Former Gillingham and Newport County manager Justin Edinburgh has been appointed the new Cobblers boss.
Less than five days after sacking Rob Page, Town chairman Kelvin Thomas has moved quickly to name his replacement.
Edinburgh, who lost his job as Gills boss on January 3, saw off plenty of competiton to land the top job at Sixfields.
The 47-year-old will have a watching brief for the Cobblers’ home Sky Bet League One clash with Scunthorpe United on Saturday, before officially taking charge on Monday.
Edinburgh’s managerial career to date has seen him do solid jobs at various clubs, with the highlight a promotion from the Conference with Newport County.
After short spells with Billericay, Fisher Athletic and Grays Athletic, Edinburgh impressed in charge of the Cobblers’ county rivals Rushden & Diamonds.

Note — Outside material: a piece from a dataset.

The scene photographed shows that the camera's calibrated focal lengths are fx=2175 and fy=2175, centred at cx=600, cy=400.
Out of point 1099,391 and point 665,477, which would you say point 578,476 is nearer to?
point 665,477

The former Tottenham Hotspur defender was in charge at Nene Park for two years, and in 2010 he guided them to the Conference play-off semi-finals, where they lost over two legs to Chris Wilder’s Oxford United.

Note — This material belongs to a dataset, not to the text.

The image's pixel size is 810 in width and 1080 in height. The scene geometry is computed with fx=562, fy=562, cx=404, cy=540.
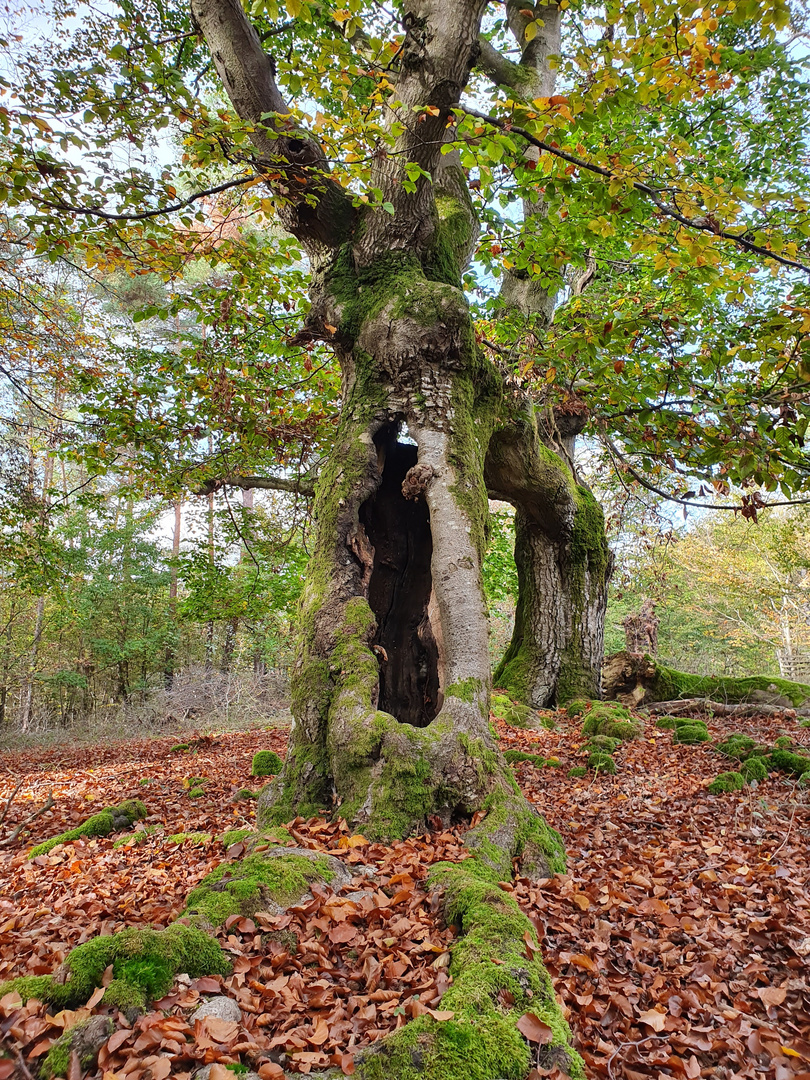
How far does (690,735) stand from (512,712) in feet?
7.10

After Rushden’s expulsion from the Conference in 2011, Edinburgh took over at Newport and in 2013 he guided the south Wales club back into the Football League after a 25-year absence with a 2-0 play-off final win over Wrexham at Wembley.
He had steered them to sixth in league two the following season, and after turning down a move to Sixfields when he was approached by the Cobblers to replace Aidy Boothroyd, he was tempted to take over at league one side Gillingham in February 2015, helping the Kent side to avoid relegation after Peter Taylor’s sacking.

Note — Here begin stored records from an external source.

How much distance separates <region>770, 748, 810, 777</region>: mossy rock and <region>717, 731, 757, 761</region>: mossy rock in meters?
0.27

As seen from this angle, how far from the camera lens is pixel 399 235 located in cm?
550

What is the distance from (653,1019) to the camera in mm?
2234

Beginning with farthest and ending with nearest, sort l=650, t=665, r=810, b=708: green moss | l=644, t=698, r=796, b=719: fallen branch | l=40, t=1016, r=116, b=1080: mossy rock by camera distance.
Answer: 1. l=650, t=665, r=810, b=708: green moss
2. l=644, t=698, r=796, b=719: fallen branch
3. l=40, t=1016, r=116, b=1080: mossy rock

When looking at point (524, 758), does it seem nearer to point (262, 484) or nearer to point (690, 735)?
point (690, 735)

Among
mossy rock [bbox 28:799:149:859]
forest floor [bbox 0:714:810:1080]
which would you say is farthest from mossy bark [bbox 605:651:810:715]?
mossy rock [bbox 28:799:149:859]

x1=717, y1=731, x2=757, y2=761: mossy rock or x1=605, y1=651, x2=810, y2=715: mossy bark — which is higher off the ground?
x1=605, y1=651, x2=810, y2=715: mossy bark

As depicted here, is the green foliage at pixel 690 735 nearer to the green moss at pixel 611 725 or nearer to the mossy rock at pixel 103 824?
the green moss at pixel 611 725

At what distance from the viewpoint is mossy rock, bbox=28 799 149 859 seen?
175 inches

His only full season in charge at the Priestfield Stadium saw the Gills fade after an excellent first hal of the season to finish in ninth place, and after a mixed start to the current campaign he lost his job with Gillingham sitting 17th in league one, a place below the Cobblers.
As a player, Edinburgh was a left-back and spent most of his career at Tottenham, where he won the FA Cup in 1991 and the League Cup in 1999.
He also played for Southend United and Portsmouth.